Bill to allow non-physicians to perform certain first-trimester abortions advancing in California
By Dave Andrusko
You can almost hear the pride in the pro-abortionists’ voices. While other states are enacting laws “to limit a woman’s access to abortion care,” California is on the brink of going in the opposite direction, according to San Diego Assemblymember Toni Atkins. Atkins is the author of AB 154 which would widen the pool of those who can perform some first-trimester abortions to include physician assistants, nurse practitioners, and nurse midwives.
Assembly Bill 154 would allow these non-physicians to perform early-term surgical “aspiration” abortions. (These personnel are already allowed to administer chemical abortifacients.) According to the Coast News, the measure is “nearing Senate floor for final legislative approval Aug. 19.”

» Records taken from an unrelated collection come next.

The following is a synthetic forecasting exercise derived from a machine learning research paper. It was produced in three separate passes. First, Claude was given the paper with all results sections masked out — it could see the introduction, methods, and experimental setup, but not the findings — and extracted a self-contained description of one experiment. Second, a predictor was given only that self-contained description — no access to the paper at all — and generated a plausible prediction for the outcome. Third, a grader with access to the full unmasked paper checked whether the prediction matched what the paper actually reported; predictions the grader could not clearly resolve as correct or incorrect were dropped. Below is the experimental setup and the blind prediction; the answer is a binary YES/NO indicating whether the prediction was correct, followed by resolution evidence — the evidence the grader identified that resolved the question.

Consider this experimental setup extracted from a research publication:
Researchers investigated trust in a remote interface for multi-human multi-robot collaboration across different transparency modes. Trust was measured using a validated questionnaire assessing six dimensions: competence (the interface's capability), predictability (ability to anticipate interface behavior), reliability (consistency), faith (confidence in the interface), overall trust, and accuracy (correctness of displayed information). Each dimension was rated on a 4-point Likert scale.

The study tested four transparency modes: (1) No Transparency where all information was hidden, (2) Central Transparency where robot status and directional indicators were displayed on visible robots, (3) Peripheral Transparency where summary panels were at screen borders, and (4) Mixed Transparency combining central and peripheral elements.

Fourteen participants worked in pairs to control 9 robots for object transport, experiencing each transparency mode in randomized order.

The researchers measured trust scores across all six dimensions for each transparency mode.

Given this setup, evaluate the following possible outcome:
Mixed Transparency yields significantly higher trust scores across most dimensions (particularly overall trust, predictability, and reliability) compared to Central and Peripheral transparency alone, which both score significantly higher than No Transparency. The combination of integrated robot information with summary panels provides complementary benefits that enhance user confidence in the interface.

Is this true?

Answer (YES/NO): NO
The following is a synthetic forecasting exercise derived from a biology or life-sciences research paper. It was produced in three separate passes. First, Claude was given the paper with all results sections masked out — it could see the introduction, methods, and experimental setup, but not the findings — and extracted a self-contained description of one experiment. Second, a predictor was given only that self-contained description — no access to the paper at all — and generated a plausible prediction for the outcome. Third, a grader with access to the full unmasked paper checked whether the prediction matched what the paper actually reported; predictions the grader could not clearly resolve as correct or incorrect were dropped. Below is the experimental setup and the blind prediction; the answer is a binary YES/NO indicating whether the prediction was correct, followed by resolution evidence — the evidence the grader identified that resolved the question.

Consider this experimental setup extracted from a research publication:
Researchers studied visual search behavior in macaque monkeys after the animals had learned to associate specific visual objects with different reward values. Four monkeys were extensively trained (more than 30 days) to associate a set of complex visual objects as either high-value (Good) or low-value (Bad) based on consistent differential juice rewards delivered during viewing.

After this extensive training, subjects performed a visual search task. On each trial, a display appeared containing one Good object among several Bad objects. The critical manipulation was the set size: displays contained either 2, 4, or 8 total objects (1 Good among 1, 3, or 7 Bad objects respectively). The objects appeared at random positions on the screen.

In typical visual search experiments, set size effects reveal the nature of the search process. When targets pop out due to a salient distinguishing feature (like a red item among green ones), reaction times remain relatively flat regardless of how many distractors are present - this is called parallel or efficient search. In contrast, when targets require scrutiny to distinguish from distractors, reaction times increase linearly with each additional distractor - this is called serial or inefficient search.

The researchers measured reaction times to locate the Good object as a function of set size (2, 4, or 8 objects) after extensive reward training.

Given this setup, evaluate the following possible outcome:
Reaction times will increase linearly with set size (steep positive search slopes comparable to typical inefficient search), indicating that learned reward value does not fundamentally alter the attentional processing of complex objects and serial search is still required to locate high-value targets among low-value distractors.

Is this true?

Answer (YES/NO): NO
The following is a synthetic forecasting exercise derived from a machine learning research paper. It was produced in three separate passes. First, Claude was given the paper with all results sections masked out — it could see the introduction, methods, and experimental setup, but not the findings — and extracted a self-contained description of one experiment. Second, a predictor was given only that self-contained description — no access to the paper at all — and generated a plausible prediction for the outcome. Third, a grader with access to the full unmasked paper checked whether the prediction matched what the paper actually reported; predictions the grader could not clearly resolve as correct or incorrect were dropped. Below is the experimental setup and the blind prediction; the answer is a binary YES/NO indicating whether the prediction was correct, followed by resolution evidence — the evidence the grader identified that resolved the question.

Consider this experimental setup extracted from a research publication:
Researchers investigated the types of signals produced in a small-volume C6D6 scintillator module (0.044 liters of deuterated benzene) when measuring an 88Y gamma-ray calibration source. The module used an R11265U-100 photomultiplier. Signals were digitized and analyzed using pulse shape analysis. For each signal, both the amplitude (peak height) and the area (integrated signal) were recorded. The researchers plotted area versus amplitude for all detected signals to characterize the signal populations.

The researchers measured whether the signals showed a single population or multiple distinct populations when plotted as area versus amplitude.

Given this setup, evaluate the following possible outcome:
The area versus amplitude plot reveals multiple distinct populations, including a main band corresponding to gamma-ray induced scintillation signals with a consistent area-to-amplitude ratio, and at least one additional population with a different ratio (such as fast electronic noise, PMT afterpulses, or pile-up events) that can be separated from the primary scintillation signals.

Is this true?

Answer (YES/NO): YES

“California has a long history of supporting access to comprehensive reproductive health care,” Atkins said, “including abortion, and yet, even in California, almost half of the state’s counties do not have an accessible abortion provider.”
Where to begin when there is so much that is either left out or misleading and flat-out wrong? How about what IS an aspiration abortion?
Although obliquely described in news accounts, what happens is that a powerful suction tube with a sharp cutting edge is inserted into the womb through the dilated cervix. The suction dismembers the body of the developing baby and tears the placenta from the wall of the uterus, sucking the baby’s remains into a collection bottle.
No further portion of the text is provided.